Happy Friday all! So it looks like I have a polic...
# fleet
m
Happy Friday all! So it looks like I have a policy that is failing to run properly (it has run correctly in the past). Other queries are running in a timely manner, but this one gets to about a 2% response time (with some results provided) and then just sits there. Eventually I get an error of "Fleet's connection to Redis failed (campaign ID <campaign number>)." Redis is on the same system as Fleet, so I wouldn't expect a connection error. When looking at the error log I see this: Mar 8 182036 fleetdm sh[180502]: {"component":"http","err":"error in query ingestion","ingestion-err":"campaignID=1281 stopped","ip_addr":"<IP>","level":"error","method":"POST","took":"280.78365ms","ts":"2024-03-08T182036.297199505Z","uri":"/api/v1/osquery/distributed/write","x_for_ip_addr":"<IP>, <IP>"} The policy is this: SELECT * FROM registry WHERE path LIKE 'HKEY_LOCAL_MACHINE\SYSTEM\CurrentControlSet\Control\CloudDomainJoin\JoinInfo\%\TenantId' AND data = '<TENANTID>' Version: 4.46.0
d
@Mike S. are other live queries working ok?
m
Hi @Dherder! Yes, so far I don't see issues with other live queries.
d
If you run the query locally with osqueryi, do you get results?
m
I just had someone test it out and it runs properly.

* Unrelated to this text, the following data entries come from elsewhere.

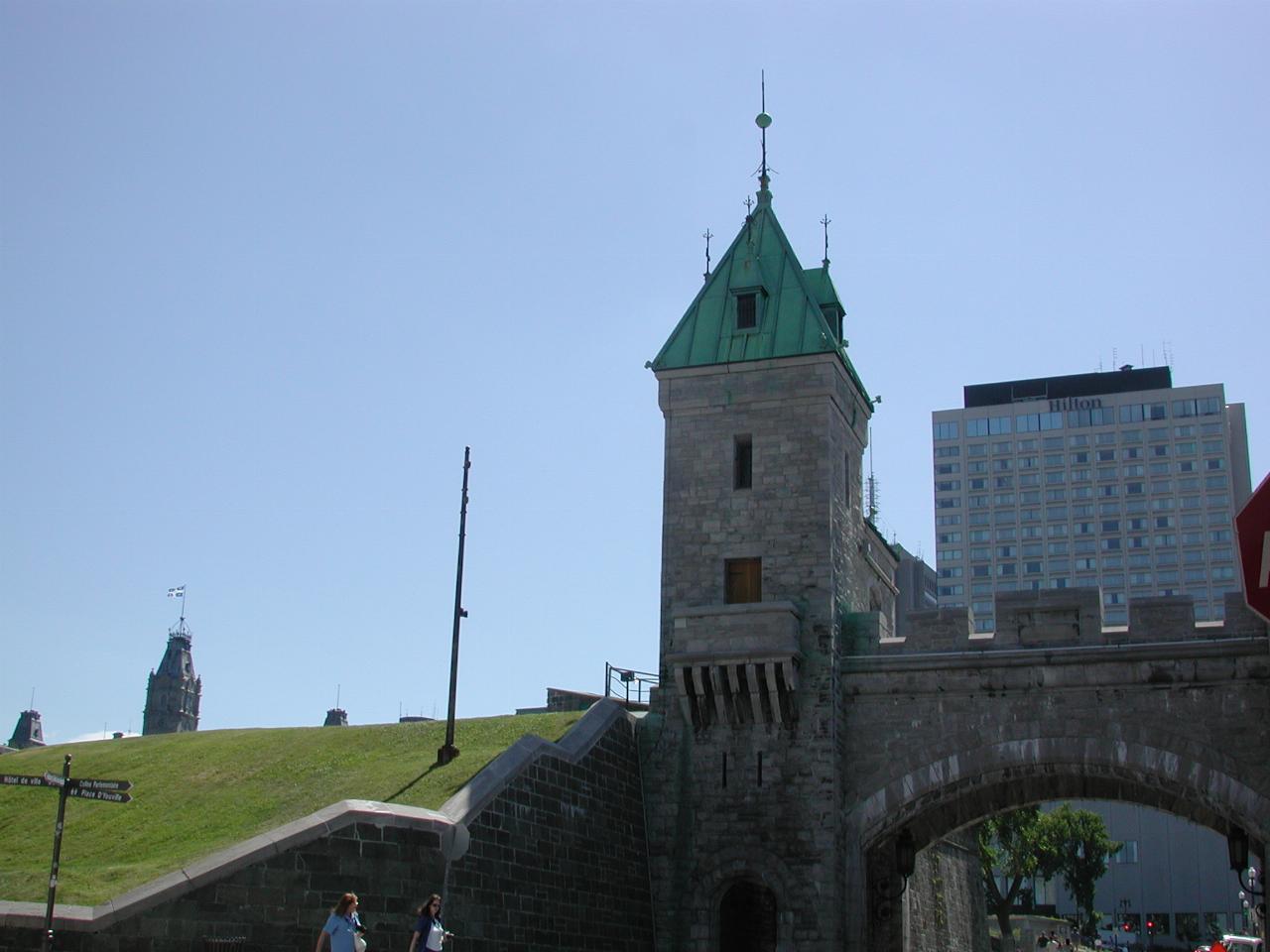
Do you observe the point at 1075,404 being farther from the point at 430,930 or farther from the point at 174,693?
the point at 430,930

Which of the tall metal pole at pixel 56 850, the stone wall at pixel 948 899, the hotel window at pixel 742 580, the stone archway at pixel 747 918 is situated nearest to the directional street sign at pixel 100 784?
the tall metal pole at pixel 56 850

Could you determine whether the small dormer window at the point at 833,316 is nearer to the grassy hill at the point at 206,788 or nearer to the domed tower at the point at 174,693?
the grassy hill at the point at 206,788

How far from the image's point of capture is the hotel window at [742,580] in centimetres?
2873

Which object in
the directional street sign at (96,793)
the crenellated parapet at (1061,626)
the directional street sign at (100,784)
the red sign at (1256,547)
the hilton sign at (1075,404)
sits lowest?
the directional street sign at (96,793)

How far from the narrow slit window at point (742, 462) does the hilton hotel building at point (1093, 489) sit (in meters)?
101

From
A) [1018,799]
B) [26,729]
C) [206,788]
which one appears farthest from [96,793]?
[26,729]

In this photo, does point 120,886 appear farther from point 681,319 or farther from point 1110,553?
point 1110,553

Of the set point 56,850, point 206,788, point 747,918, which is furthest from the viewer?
point 747,918

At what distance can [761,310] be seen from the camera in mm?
30734

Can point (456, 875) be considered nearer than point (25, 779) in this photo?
No

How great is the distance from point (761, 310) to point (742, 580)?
611 cm

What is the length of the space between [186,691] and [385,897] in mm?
91698

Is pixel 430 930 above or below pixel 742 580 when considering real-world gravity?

I did some other troubleshooting, so far I haven't had much luck. CPU and RAM utilization doesn't spike or show any indication of the system being taxed. The fleet process doesn't go beyond 7% CPU utilization. mysqld and redis sit at around 2% and .3% utilization, respectively while the query is running. No errors in the redis-server.log file. No errors in the mysql error.log file. I looked at the fleet logs again and did spot some newer errors - not sure if they are related though: Mar 10 020647 fleetdm sh[1170]: {"cron":"vulnerabilities","err":"msrc sync: remove /tmp/vulndbs/fleet_msrc_Windows_10-2024_03_09.json: no such file or directory","level":"error","msg":"updating msrc definitions","ts":"2024-03-10T020647.974147513Z"} Mar 10 044706 fleetdm sh[1170]: {"component":"http","err":"json decoder error","internal":"unexpected EOF","level":"info","path":"/api/v1/osquery/distributed/write","ts":"2024-03-10T044706.942060882Z","uuid":"UUID"} Mar 11 010701 fleetdm sh[1170]: {"cron":"vulnerabilities","err":"msrc sync: remove /tmp/vulndbs/fleet_msrc_Windows_11-2024_03_10.json: no such file or directory","level":"error","msg":"updating msrc definitions","ts":"2024-03-11T010701.468887387Z"} Mar 11 052631 fleetdm sh[1170]: {"component":"http","err":"json decoder error","internal":"EOF","level":"info","path":"/api/v1/osquery/distributed/read","ts":"2024-03-11T052631.912572452Z","uuid":"UUID"} Mar 11 055902 fleetdm sh[1170]: {"component":"http","err":"json decoder error","internal":"unexpected EOF","level":"info","path":"/api/v1/osquery/distributed/write","ts":"2024-03-11T055902.939625879Z","uuid":"UUID"} Mar 11 133250 fleetdm sh[1170]: {"component":"http","err":"json decoder error","internal":"EOF","level":"info","path":"/api/v1/osquery/distributed/read","ts":"2024-03-11T133250.761276112Z","uuid":"UUID"}
d
Since all other queries seem to be working and the sql runs locally, what happens if you re-create the query? Do you simply get no results for all hosts?
m
I deleted and recreated/re-ran the query in Fleet, and it looks like the behavior is the same.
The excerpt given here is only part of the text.